Listed records:
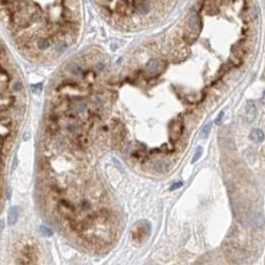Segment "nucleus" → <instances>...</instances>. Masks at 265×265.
Returning <instances> with one entry per match:
<instances>
[{
    "mask_svg": "<svg viewBox=\"0 0 265 265\" xmlns=\"http://www.w3.org/2000/svg\"><path fill=\"white\" fill-rule=\"evenodd\" d=\"M212 121L209 122V123H207L205 126H204V128H203V131H202V133H200V138H207L208 136H209V133H210V130H212Z\"/></svg>",
    "mask_w": 265,
    "mask_h": 265,
    "instance_id": "423d86ee",
    "label": "nucleus"
},
{
    "mask_svg": "<svg viewBox=\"0 0 265 265\" xmlns=\"http://www.w3.org/2000/svg\"><path fill=\"white\" fill-rule=\"evenodd\" d=\"M222 118H224V113H221V114H220V115L217 116L216 121H215L217 125H219V123H221V121H222Z\"/></svg>",
    "mask_w": 265,
    "mask_h": 265,
    "instance_id": "1a4fd4ad",
    "label": "nucleus"
},
{
    "mask_svg": "<svg viewBox=\"0 0 265 265\" xmlns=\"http://www.w3.org/2000/svg\"><path fill=\"white\" fill-rule=\"evenodd\" d=\"M250 139L254 141V142H262L264 139V135L260 130H254L252 133H250Z\"/></svg>",
    "mask_w": 265,
    "mask_h": 265,
    "instance_id": "20e7f679",
    "label": "nucleus"
},
{
    "mask_svg": "<svg viewBox=\"0 0 265 265\" xmlns=\"http://www.w3.org/2000/svg\"><path fill=\"white\" fill-rule=\"evenodd\" d=\"M202 152H203V149H202L200 147H199V148H197V150H195V154H194V156H193V160H192L193 163H194V161H197V160L200 158V154H202Z\"/></svg>",
    "mask_w": 265,
    "mask_h": 265,
    "instance_id": "0eeeda50",
    "label": "nucleus"
},
{
    "mask_svg": "<svg viewBox=\"0 0 265 265\" xmlns=\"http://www.w3.org/2000/svg\"><path fill=\"white\" fill-rule=\"evenodd\" d=\"M182 121H176L171 126V141H177L182 133Z\"/></svg>",
    "mask_w": 265,
    "mask_h": 265,
    "instance_id": "f03ea898",
    "label": "nucleus"
},
{
    "mask_svg": "<svg viewBox=\"0 0 265 265\" xmlns=\"http://www.w3.org/2000/svg\"><path fill=\"white\" fill-rule=\"evenodd\" d=\"M132 232H133V238L135 240L143 241L150 232V226H149V224L147 221H141L135 226Z\"/></svg>",
    "mask_w": 265,
    "mask_h": 265,
    "instance_id": "f257e3e1",
    "label": "nucleus"
},
{
    "mask_svg": "<svg viewBox=\"0 0 265 265\" xmlns=\"http://www.w3.org/2000/svg\"><path fill=\"white\" fill-rule=\"evenodd\" d=\"M182 185H183V183H182L181 181H180V182H177V183H175L173 186H171V191H173V190H176V188H180Z\"/></svg>",
    "mask_w": 265,
    "mask_h": 265,
    "instance_id": "6e6552de",
    "label": "nucleus"
},
{
    "mask_svg": "<svg viewBox=\"0 0 265 265\" xmlns=\"http://www.w3.org/2000/svg\"><path fill=\"white\" fill-rule=\"evenodd\" d=\"M153 168L158 172H166L170 169V164H168L165 160L155 159V160H153Z\"/></svg>",
    "mask_w": 265,
    "mask_h": 265,
    "instance_id": "7ed1b4c3",
    "label": "nucleus"
},
{
    "mask_svg": "<svg viewBox=\"0 0 265 265\" xmlns=\"http://www.w3.org/2000/svg\"><path fill=\"white\" fill-rule=\"evenodd\" d=\"M16 220H17V209H16V208H12V209L10 210V214H9V224L12 225V224L16 222Z\"/></svg>",
    "mask_w": 265,
    "mask_h": 265,
    "instance_id": "39448f33",
    "label": "nucleus"
}]
</instances>
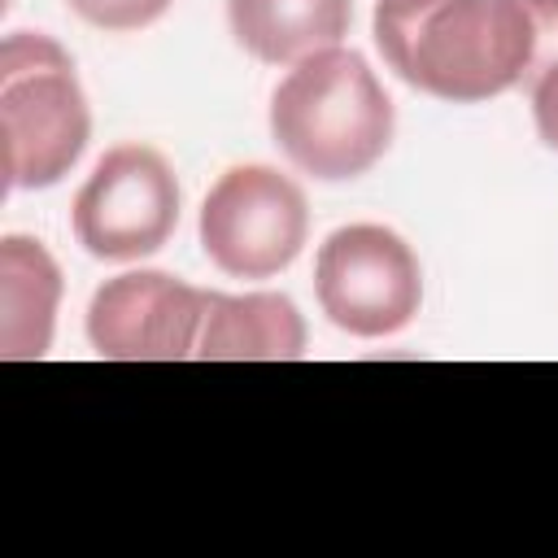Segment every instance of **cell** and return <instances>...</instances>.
I'll list each match as a JSON object with an SVG mask.
<instances>
[{
    "label": "cell",
    "mask_w": 558,
    "mask_h": 558,
    "mask_svg": "<svg viewBox=\"0 0 558 558\" xmlns=\"http://www.w3.org/2000/svg\"><path fill=\"white\" fill-rule=\"evenodd\" d=\"M209 292L166 270H126L96 288L87 305V340L109 362H179L196 357Z\"/></svg>",
    "instance_id": "52a82bcc"
},
{
    "label": "cell",
    "mask_w": 558,
    "mask_h": 558,
    "mask_svg": "<svg viewBox=\"0 0 558 558\" xmlns=\"http://www.w3.org/2000/svg\"><path fill=\"white\" fill-rule=\"evenodd\" d=\"M231 35L266 65H296L340 48L353 22L349 0H227Z\"/></svg>",
    "instance_id": "30bf717a"
},
{
    "label": "cell",
    "mask_w": 558,
    "mask_h": 558,
    "mask_svg": "<svg viewBox=\"0 0 558 558\" xmlns=\"http://www.w3.org/2000/svg\"><path fill=\"white\" fill-rule=\"evenodd\" d=\"M527 92H532L536 131H541V140L558 153V61H554L549 70H541V74L527 83Z\"/></svg>",
    "instance_id": "7c38bea8"
},
{
    "label": "cell",
    "mask_w": 558,
    "mask_h": 558,
    "mask_svg": "<svg viewBox=\"0 0 558 558\" xmlns=\"http://www.w3.org/2000/svg\"><path fill=\"white\" fill-rule=\"evenodd\" d=\"M527 9L536 17V65H532V78H536L558 61V0H527Z\"/></svg>",
    "instance_id": "4fadbf2b"
},
{
    "label": "cell",
    "mask_w": 558,
    "mask_h": 558,
    "mask_svg": "<svg viewBox=\"0 0 558 558\" xmlns=\"http://www.w3.org/2000/svg\"><path fill=\"white\" fill-rule=\"evenodd\" d=\"M0 140L9 192L61 183L92 140L74 61L39 31H13L0 44Z\"/></svg>",
    "instance_id": "3957f363"
},
{
    "label": "cell",
    "mask_w": 558,
    "mask_h": 558,
    "mask_svg": "<svg viewBox=\"0 0 558 558\" xmlns=\"http://www.w3.org/2000/svg\"><path fill=\"white\" fill-rule=\"evenodd\" d=\"M375 44L414 92L475 105L532 78L536 17L527 0H379Z\"/></svg>",
    "instance_id": "6da1fadb"
},
{
    "label": "cell",
    "mask_w": 558,
    "mask_h": 558,
    "mask_svg": "<svg viewBox=\"0 0 558 558\" xmlns=\"http://www.w3.org/2000/svg\"><path fill=\"white\" fill-rule=\"evenodd\" d=\"M392 126L397 118L384 83L349 48L296 61L270 96L275 144L296 170L323 183L366 174L388 153Z\"/></svg>",
    "instance_id": "7a4b0ae2"
},
{
    "label": "cell",
    "mask_w": 558,
    "mask_h": 558,
    "mask_svg": "<svg viewBox=\"0 0 558 558\" xmlns=\"http://www.w3.org/2000/svg\"><path fill=\"white\" fill-rule=\"evenodd\" d=\"M314 296L323 314L362 340L410 327L423 305V270L414 248L375 222L331 231L314 257Z\"/></svg>",
    "instance_id": "277c9868"
},
{
    "label": "cell",
    "mask_w": 558,
    "mask_h": 558,
    "mask_svg": "<svg viewBox=\"0 0 558 558\" xmlns=\"http://www.w3.org/2000/svg\"><path fill=\"white\" fill-rule=\"evenodd\" d=\"M201 362H296L305 357V318L279 292H209L196 336Z\"/></svg>",
    "instance_id": "ba28073f"
},
{
    "label": "cell",
    "mask_w": 558,
    "mask_h": 558,
    "mask_svg": "<svg viewBox=\"0 0 558 558\" xmlns=\"http://www.w3.org/2000/svg\"><path fill=\"white\" fill-rule=\"evenodd\" d=\"M310 235L305 192L275 166H231L201 205V248L231 279H270Z\"/></svg>",
    "instance_id": "5b68a950"
},
{
    "label": "cell",
    "mask_w": 558,
    "mask_h": 558,
    "mask_svg": "<svg viewBox=\"0 0 558 558\" xmlns=\"http://www.w3.org/2000/svg\"><path fill=\"white\" fill-rule=\"evenodd\" d=\"M83 22L100 31H144L153 26L174 0H65Z\"/></svg>",
    "instance_id": "8fae6325"
},
{
    "label": "cell",
    "mask_w": 558,
    "mask_h": 558,
    "mask_svg": "<svg viewBox=\"0 0 558 558\" xmlns=\"http://www.w3.org/2000/svg\"><path fill=\"white\" fill-rule=\"evenodd\" d=\"M61 270L31 235L0 240V357L35 362L52 344Z\"/></svg>",
    "instance_id": "9c48e42d"
},
{
    "label": "cell",
    "mask_w": 558,
    "mask_h": 558,
    "mask_svg": "<svg viewBox=\"0 0 558 558\" xmlns=\"http://www.w3.org/2000/svg\"><path fill=\"white\" fill-rule=\"evenodd\" d=\"M74 240L100 262L157 253L179 227V183L170 161L148 144L109 148L70 209Z\"/></svg>",
    "instance_id": "8992f818"
}]
</instances>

Task details:
Show every line of the records above that contains the string "with". Matching is case-sensitive.

Task response:
Returning <instances> with one entry per match:
I'll list each match as a JSON object with an SVG mask.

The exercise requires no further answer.